───── Records provided ─────

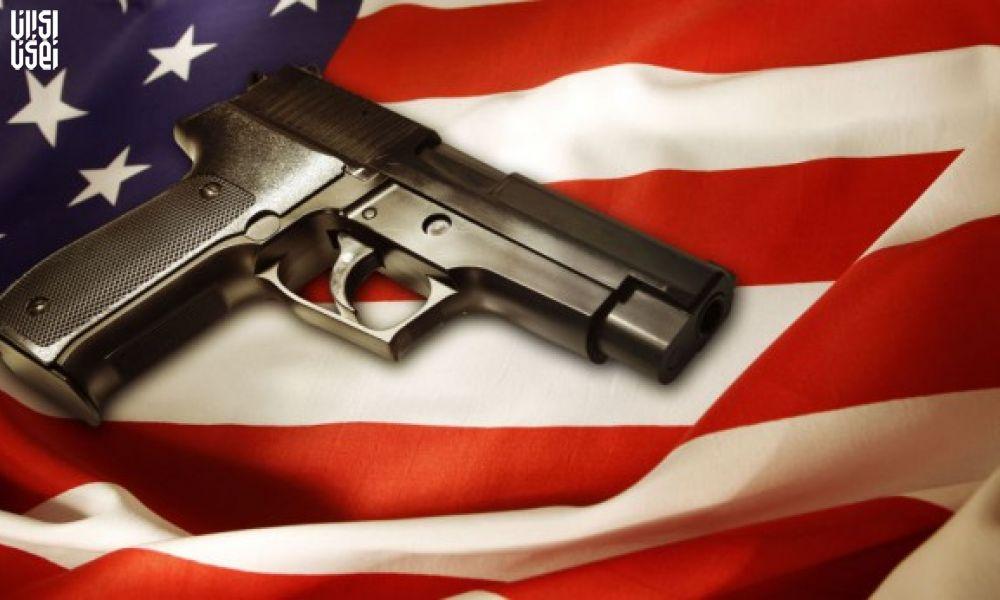 مقررات جدید درباره حمل اسلحه به مجلس نمایندگان مجلس آمریکا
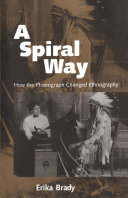 A Spiral Way Pdf/ePub eBook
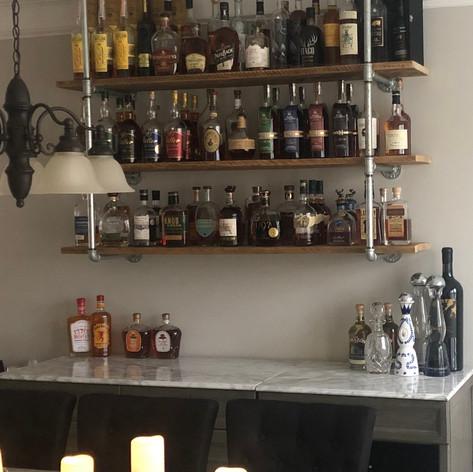 Industrial Bar Shelves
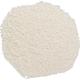 Sorbistat K (Potassium Sorbate)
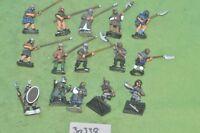 norman militia 15 metal (30338)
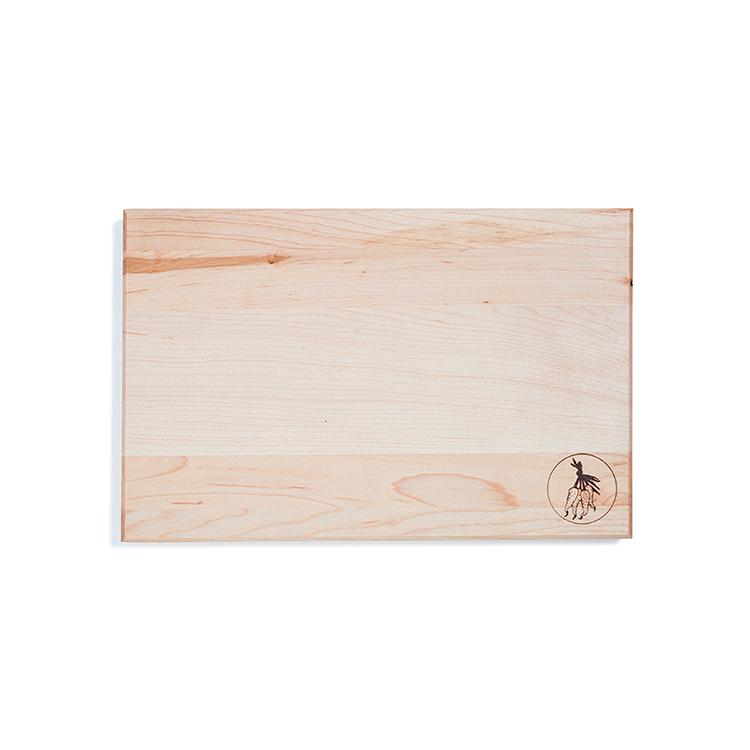 Maple Reversible Prep Board-Small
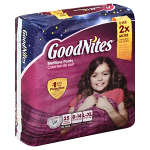 Goodnites® Girls Nighttime Pants Large/XL, 60 to 125 lbs, 25 ea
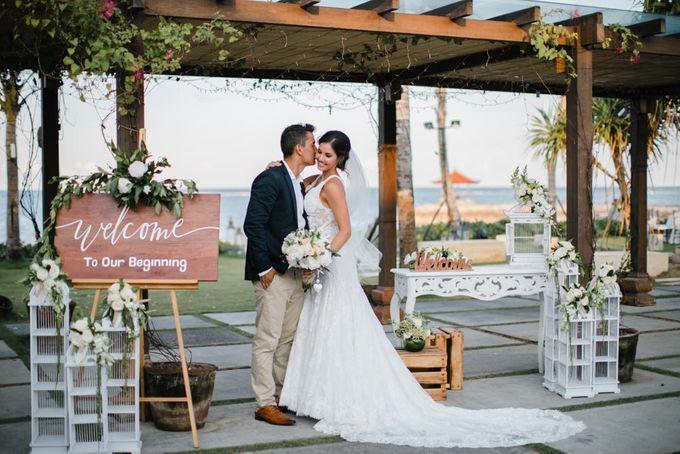 Bali Dream Wedding by Maxtu Photography - 018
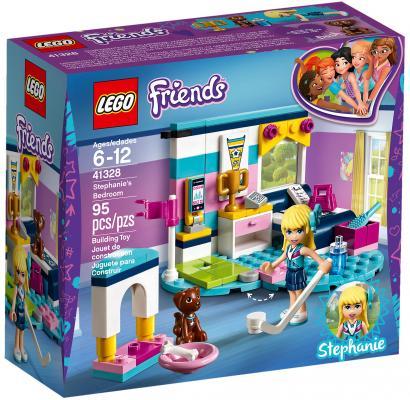 Конструктор LEGO Friends: Комната Стефани 95 элементов 41328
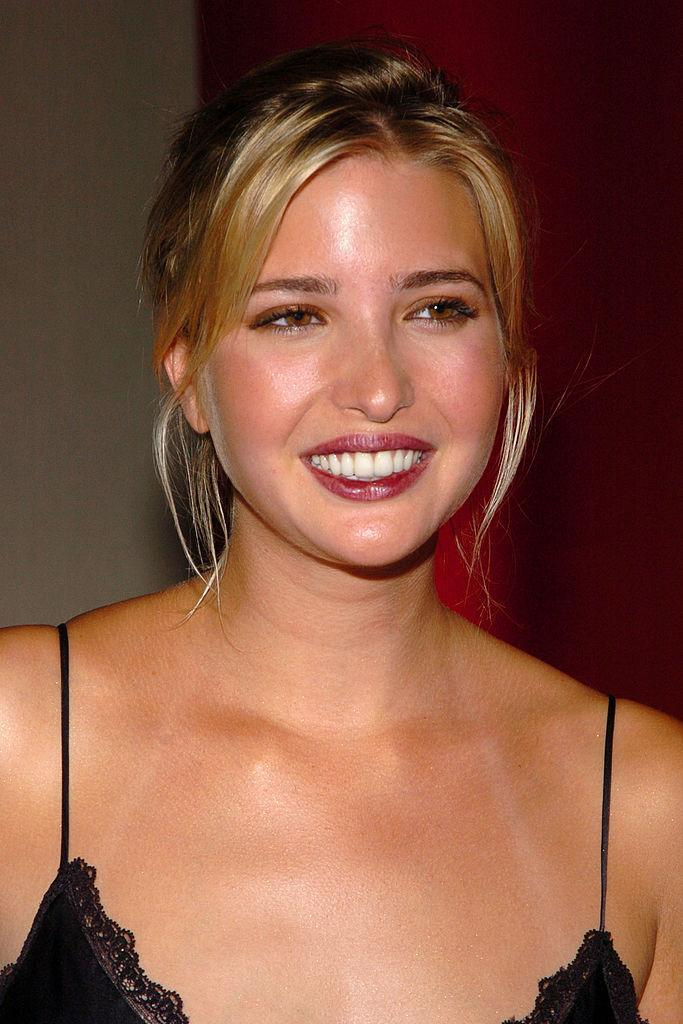 <p>Ivanka amps up the face highlighter and goes for bold, vamp lips. (Photo: Getty Images) </p>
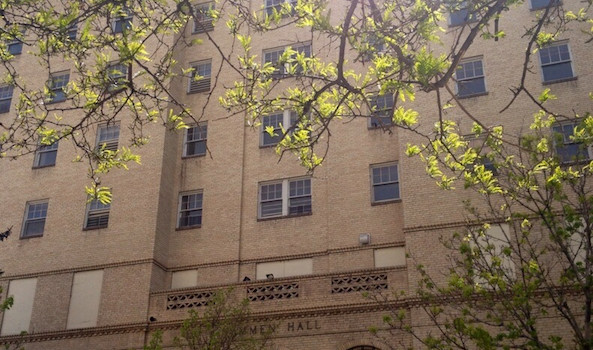 Historic Tammen Hall to Become Affordable Independent Senior Housing
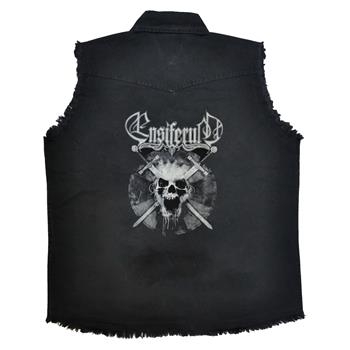 Ensiferum Skull (Import) Vest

─────

Problem.
Leaving out every picture, copy exactly the lines from the one that contains "Maple Reversible Prep Board-Small" through the end of the entries above.

Output.
 Maple Reversible Prep Board-Small
 Goodnites® Girls Nighttime Pants Large/XL, 60 to 125 lbs, 25 ea
 Bali Dream Wedding by Maxtu Photography - 018
 Конструктор LEGO Friends: Комната Стефани 95 элементов 41328
 <p>Ivanka amps up the face highlighter and goes for bold, vamp lips. (Photo: Getty Images) </p>
 Historic Tammen Hall to Become Affordable Independent Senior Housing
 Ensiferum Skull (Import) Vest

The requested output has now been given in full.